#### Written instruction
In the notebook, which two label values are replaced with "neutral" after the training data is read in?

#### Extract
• • • • •

In [0]:
from google.colab import drive
drive.mount('/content/drive')

Drive already mounted at /content/drive; to attempt to forcibly remount, call drive.mount("/content/drive", force_remount=True).


In [0]:
#Import the necessary libraries
import pandas as pd
import numpy as np
import scipy as sp
import re
import nltk
from bs4 import BeautifulSoup
from nltk.corpus import stopwords
from copy import deepcopy
from sklearn.feature_extraction.text import CountVectorizer
from sklearn.feature_extraction.text import TfidfTransformer
from sklearn.metrics.pairwise import pairwise_distances
import pickle

In [0]:
nltk.download("stopwords")

[nltk_data] Downloading package stopwords to /root/nltk_data...
[nltk_data]   Package stopwords is already up-to-date!


True

In [0]:
# Reading in the data
train = pd.read_csv("/content/drive/My Drive/WebProject/labeledTrainData.csv", delimiter="\t",names=["tweet", "label", "labelValue"])
train["label"].replace({"spam": "neutral", "normal": "neutral"}, inplace=True)
train.head()



Unnamed: 0,tweet,label,labelValue
0,Beats by Dr. Dre urBeats Wired In-Ear Headphon...,neutral,4
1,RT @Papapishu: Man it would fucking rule if we...,abusive,4
2,It is time to draw close to Him &#128591;&#127...,neutral,4
3,if you notice me start to act different or dis...,neutral,5
4,"Forget unfollowers, I believe in growing. 7 ne...",neutral,3


In [0]:
def preprocess_review(review):
    """Helper function to clean the reviews.

     Arg: review: review text.
     Returns: clean_review : Cleaned reviews

     You should carry out the following steps.
     1. Remove HTML Tags.
     2. Remove non-letter characters.
     3. Convert to lower case.
     4. Remove stopwords.
    """

    #Write your code below.
    textwithoutHTML = BeautifulSoup(review).get_text()
    
    nonLetters = re.sub("[^a-zA-Z]"," ",textwithoutHTML)
    
    lowerCase = nonLetters.lower().split()

    
    stopWords = set(stopwords.words("english"))                  

    meaningful_words = [w for w in lowerCase if not w in stopWords]   

    clean_review = (" ".join(meaningful_words))
    return clean_review

    
    


In [0]:

#Clean the reviews and add them to the list below
cleaned_reviews = []
cleaned_test_reviews = []
#Write your code below.

• • • • •

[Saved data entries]
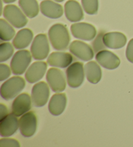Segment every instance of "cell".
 Returning a JSON list of instances; mask_svg holds the SVG:
<instances>
[{
  "label": "cell",
  "mask_w": 133,
  "mask_h": 147,
  "mask_svg": "<svg viewBox=\"0 0 133 147\" xmlns=\"http://www.w3.org/2000/svg\"><path fill=\"white\" fill-rule=\"evenodd\" d=\"M48 36L53 49L57 51L66 50L70 42L68 29L60 24H55L50 27Z\"/></svg>",
  "instance_id": "cell-1"
},
{
  "label": "cell",
  "mask_w": 133,
  "mask_h": 147,
  "mask_svg": "<svg viewBox=\"0 0 133 147\" xmlns=\"http://www.w3.org/2000/svg\"><path fill=\"white\" fill-rule=\"evenodd\" d=\"M25 80L21 77H13L2 84L0 90L1 97L6 100L12 99L24 90Z\"/></svg>",
  "instance_id": "cell-2"
},
{
  "label": "cell",
  "mask_w": 133,
  "mask_h": 147,
  "mask_svg": "<svg viewBox=\"0 0 133 147\" xmlns=\"http://www.w3.org/2000/svg\"><path fill=\"white\" fill-rule=\"evenodd\" d=\"M50 44L45 34H39L34 38L31 47L32 57L36 60L45 59L50 53Z\"/></svg>",
  "instance_id": "cell-3"
},
{
  "label": "cell",
  "mask_w": 133,
  "mask_h": 147,
  "mask_svg": "<svg viewBox=\"0 0 133 147\" xmlns=\"http://www.w3.org/2000/svg\"><path fill=\"white\" fill-rule=\"evenodd\" d=\"M3 14L7 22L18 29L24 27L28 22L26 15L15 5H8L5 7Z\"/></svg>",
  "instance_id": "cell-4"
},
{
  "label": "cell",
  "mask_w": 133,
  "mask_h": 147,
  "mask_svg": "<svg viewBox=\"0 0 133 147\" xmlns=\"http://www.w3.org/2000/svg\"><path fill=\"white\" fill-rule=\"evenodd\" d=\"M32 60L30 52L27 50H20L15 53L11 62L12 73L16 75H22L26 71Z\"/></svg>",
  "instance_id": "cell-5"
},
{
  "label": "cell",
  "mask_w": 133,
  "mask_h": 147,
  "mask_svg": "<svg viewBox=\"0 0 133 147\" xmlns=\"http://www.w3.org/2000/svg\"><path fill=\"white\" fill-rule=\"evenodd\" d=\"M69 86L72 88L80 87L84 82V71L83 63L75 62L68 66L66 71Z\"/></svg>",
  "instance_id": "cell-6"
},
{
  "label": "cell",
  "mask_w": 133,
  "mask_h": 147,
  "mask_svg": "<svg viewBox=\"0 0 133 147\" xmlns=\"http://www.w3.org/2000/svg\"><path fill=\"white\" fill-rule=\"evenodd\" d=\"M71 34L75 38L85 41L94 40L97 34L95 27L87 23H76L71 25Z\"/></svg>",
  "instance_id": "cell-7"
},
{
  "label": "cell",
  "mask_w": 133,
  "mask_h": 147,
  "mask_svg": "<svg viewBox=\"0 0 133 147\" xmlns=\"http://www.w3.org/2000/svg\"><path fill=\"white\" fill-rule=\"evenodd\" d=\"M19 128L22 135L31 138L35 134L37 128V117L33 111L24 114L19 119Z\"/></svg>",
  "instance_id": "cell-8"
},
{
  "label": "cell",
  "mask_w": 133,
  "mask_h": 147,
  "mask_svg": "<svg viewBox=\"0 0 133 147\" xmlns=\"http://www.w3.org/2000/svg\"><path fill=\"white\" fill-rule=\"evenodd\" d=\"M50 97V88L46 83L39 82L33 87L31 98L36 107H42L48 102Z\"/></svg>",
  "instance_id": "cell-9"
},
{
  "label": "cell",
  "mask_w": 133,
  "mask_h": 147,
  "mask_svg": "<svg viewBox=\"0 0 133 147\" xmlns=\"http://www.w3.org/2000/svg\"><path fill=\"white\" fill-rule=\"evenodd\" d=\"M46 80L53 92L58 93L64 91L66 82L61 70L57 68H50L47 72Z\"/></svg>",
  "instance_id": "cell-10"
},
{
  "label": "cell",
  "mask_w": 133,
  "mask_h": 147,
  "mask_svg": "<svg viewBox=\"0 0 133 147\" xmlns=\"http://www.w3.org/2000/svg\"><path fill=\"white\" fill-rule=\"evenodd\" d=\"M71 54L83 61H90L94 58V52L90 45L79 40L72 42L69 47Z\"/></svg>",
  "instance_id": "cell-11"
},
{
  "label": "cell",
  "mask_w": 133,
  "mask_h": 147,
  "mask_svg": "<svg viewBox=\"0 0 133 147\" xmlns=\"http://www.w3.org/2000/svg\"><path fill=\"white\" fill-rule=\"evenodd\" d=\"M19 127V121L13 113H8L0 119V135L9 137L16 132Z\"/></svg>",
  "instance_id": "cell-12"
},
{
  "label": "cell",
  "mask_w": 133,
  "mask_h": 147,
  "mask_svg": "<svg viewBox=\"0 0 133 147\" xmlns=\"http://www.w3.org/2000/svg\"><path fill=\"white\" fill-rule=\"evenodd\" d=\"M96 60L99 64L107 69H115L118 67L120 64L118 57L112 52L105 49L97 53Z\"/></svg>",
  "instance_id": "cell-13"
},
{
  "label": "cell",
  "mask_w": 133,
  "mask_h": 147,
  "mask_svg": "<svg viewBox=\"0 0 133 147\" xmlns=\"http://www.w3.org/2000/svg\"><path fill=\"white\" fill-rule=\"evenodd\" d=\"M12 113L16 117H20L31 108V99L30 95L26 93L19 95L14 100L11 107Z\"/></svg>",
  "instance_id": "cell-14"
},
{
  "label": "cell",
  "mask_w": 133,
  "mask_h": 147,
  "mask_svg": "<svg viewBox=\"0 0 133 147\" xmlns=\"http://www.w3.org/2000/svg\"><path fill=\"white\" fill-rule=\"evenodd\" d=\"M47 63L35 62L33 63L25 73V79L29 83H35L42 79L47 70Z\"/></svg>",
  "instance_id": "cell-15"
},
{
  "label": "cell",
  "mask_w": 133,
  "mask_h": 147,
  "mask_svg": "<svg viewBox=\"0 0 133 147\" xmlns=\"http://www.w3.org/2000/svg\"><path fill=\"white\" fill-rule=\"evenodd\" d=\"M103 41L106 47L118 49L124 47L127 43V37L119 32H107L103 34Z\"/></svg>",
  "instance_id": "cell-16"
},
{
  "label": "cell",
  "mask_w": 133,
  "mask_h": 147,
  "mask_svg": "<svg viewBox=\"0 0 133 147\" xmlns=\"http://www.w3.org/2000/svg\"><path fill=\"white\" fill-rule=\"evenodd\" d=\"M73 60V56L66 52H53L48 58V64L50 66L66 68L70 66Z\"/></svg>",
  "instance_id": "cell-17"
},
{
  "label": "cell",
  "mask_w": 133,
  "mask_h": 147,
  "mask_svg": "<svg viewBox=\"0 0 133 147\" xmlns=\"http://www.w3.org/2000/svg\"><path fill=\"white\" fill-rule=\"evenodd\" d=\"M40 9L42 14L49 18L57 19L63 15L62 5L52 0H44L41 2Z\"/></svg>",
  "instance_id": "cell-18"
},
{
  "label": "cell",
  "mask_w": 133,
  "mask_h": 147,
  "mask_svg": "<svg viewBox=\"0 0 133 147\" xmlns=\"http://www.w3.org/2000/svg\"><path fill=\"white\" fill-rule=\"evenodd\" d=\"M66 18L71 22H77L84 18V13L79 2L69 0L64 5Z\"/></svg>",
  "instance_id": "cell-19"
},
{
  "label": "cell",
  "mask_w": 133,
  "mask_h": 147,
  "mask_svg": "<svg viewBox=\"0 0 133 147\" xmlns=\"http://www.w3.org/2000/svg\"><path fill=\"white\" fill-rule=\"evenodd\" d=\"M66 103H67V98H66V94L56 93L52 96L50 100L49 105H48L50 112L53 115H60L64 111Z\"/></svg>",
  "instance_id": "cell-20"
},
{
  "label": "cell",
  "mask_w": 133,
  "mask_h": 147,
  "mask_svg": "<svg viewBox=\"0 0 133 147\" xmlns=\"http://www.w3.org/2000/svg\"><path fill=\"white\" fill-rule=\"evenodd\" d=\"M33 38V32L29 29H23L17 32L12 44L17 49H22L29 46Z\"/></svg>",
  "instance_id": "cell-21"
},
{
  "label": "cell",
  "mask_w": 133,
  "mask_h": 147,
  "mask_svg": "<svg viewBox=\"0 0 133 147\" xmlns=\"http://www.w3.org/2000/svg\"><path fill=\"white\" fill-rule=\"evenodd\" d=\"M84 71L88 82L98 84L101 79L102 71L99 65L94 61L88 62L84 65Z\"/></svg>",
  "instance_id": "cell-22"
},
{
  "label": "cell",
  "mask_w": 133,
  "mask_h": 147,
  "mask_svg": "<svg viewBox=\"0 0 133 147\" xmlns=\"http://www.w3.org/2000/svg\"><path fill=\"white\" fill-rule=\"evenodd\" d=\"M20 8L29 18H33L39 12V6L37 0H19Z\"/></svg>",
  "instance_id": "cell-23"
},
{
  "label": "cell",
  "mask_w": 133,
  "mask_h": 147,
  "mask_svg": "<svg viewBox=\"0 0 133 147\" xmlns=\"http://www.w3.org/2000/svg\"><path fill=\"white\" fill-rule=\"evenodd\" d=\"M15 35L14 28L6 20L0 19V39L2 41H9Z\"/></svg>",
  "instance_id": "cell-24"
},
{
  "label": "cell",
  "mask_w": 133,
  "mask_h": 147,
  "mask_svg": "<svg viewBox=\"0 0 133 147\" xmlns=\"http://www.w3.org/2000/svg\"><path fill=\"white\" fill-rule=\"evenodd\" d=\"M14 53V48L9 42L2 43L0 45V62H3L8 60Z\"/></svg>",
  "instance_id": "cell-25"
},
{
  "label": "cell",
  "mask_w": 133,
  "mask_h": 147,
  "mask_svg": "<svg viewBox=\"0 0 133 147\" xmlns=\"http://www.w3.org/2000/svg\"><path fill=\"white\" fill-rule=\"evenodd\" d=\"M84 11L90 15L96 14L99 9L98 0H81Z\"/></svg>",
  "instance_id": "cell-26"
},
{
  "label": "cell",
  "mask_w": 133,
  "mask_h": 147,
  "mask_svg": "<svg viewBox=\"0 0 133 147\" xmlns=\"http://www.w3.org/2000/svg\"><path fill=\"white\" fill-rule=\"evenodd\" d=\"M103 34L104 33L103 32H101L100 33H99L96 40H94V42L92 43L93 48H94V50L95 51V52L98 53L99 51H100L101 49H104V48L106 47L103 41Z\"/></svg>",
  "instance_id": "cell-27"
},
{
  "label": "cell",
  "mask_w": 133,
  "mask_h": 147,
  "mask_svg": "<svg viewBox=\"0 0 133 147\" xmlns=\"http://www.w3.org/2000/svg\"><path fill=\"white\" fill-rule=\"evenodd\" d=\"M1 147H20V143L14 139L2 138L0 140Z\"/></svg>",
  "instance_id": "cell-28"
},
{
  "label": "cell",
  "mask_w": 133,
  "mask_h": 147,
  "mask_svg": "<svg viewBox=\"0 0 133 147\" xmlns=\"http://www.w3.org/2000/svg\"><path fill=\"white\" fill-rule=\"evenodd\" d=\"M0 81H3L8 78L11 74V69L6 64H1L0 65Z\"/></svg>",
  "instance_id": "cell-29"
},
{
  "label": "cell",
  "mask_w": 133,
  "mask_h": 147,
  "mask_svg": "<svg viewBox=\"0 0 133 147\" xmlns=\"http://www.w3.org/2000/svg\"><path fill=\"white\" fill-rule=\"evenodd\" d=\"M126 57L130 62L133 64V38L129 41L126 49Z\"/></svg>",
  "instance_id": "cell-30"
},
{
  "label": "cell",
  "mask_w": 133,
  "mask_h": 147,
  "mask_svg": "<svg viewBox=\"0 0 133 147\" xmlns=\"http://www.w3.org/2000/svg\"><path fill=\"white\" fill-rule=\"evenodd\" d=\"M7 114H8V110H7V106L3 104H1V106H0V118L5 116Z\"/></svg>",
  "instance_id": "cell-31"
},
{
  "label": "cell",
  "mask_w": 133,
  "mask_h": 147,
  "mask_svg": "<svg viewBox=\"0 0 133 147\" xmlns=\"http://www.w3.org/2000/svg\"><path fill=\"white\" fill-rule=\"evenodd\" d=\"M5 3H13V2H15L16 0H2Z\"/></svg>",
  "instance_id": "cell-32"
},
{
  "label": "cell",
  "mask_w": 133,
  "mask_h": 147,
  "mask_svg": "<svg viewBox=\"0 0 133 147\" xmlns=\"http://www.w3.org/2000/svg\"><path fill=\"white\" fill-rule=\"evenodd\" d=\"M54 1H57V2H62V1H64V0H54Z\"/></svg>",
  "instance_id": "cell-33"
}]
</instances>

• • • • •

#### Task output
"spam" and "normal"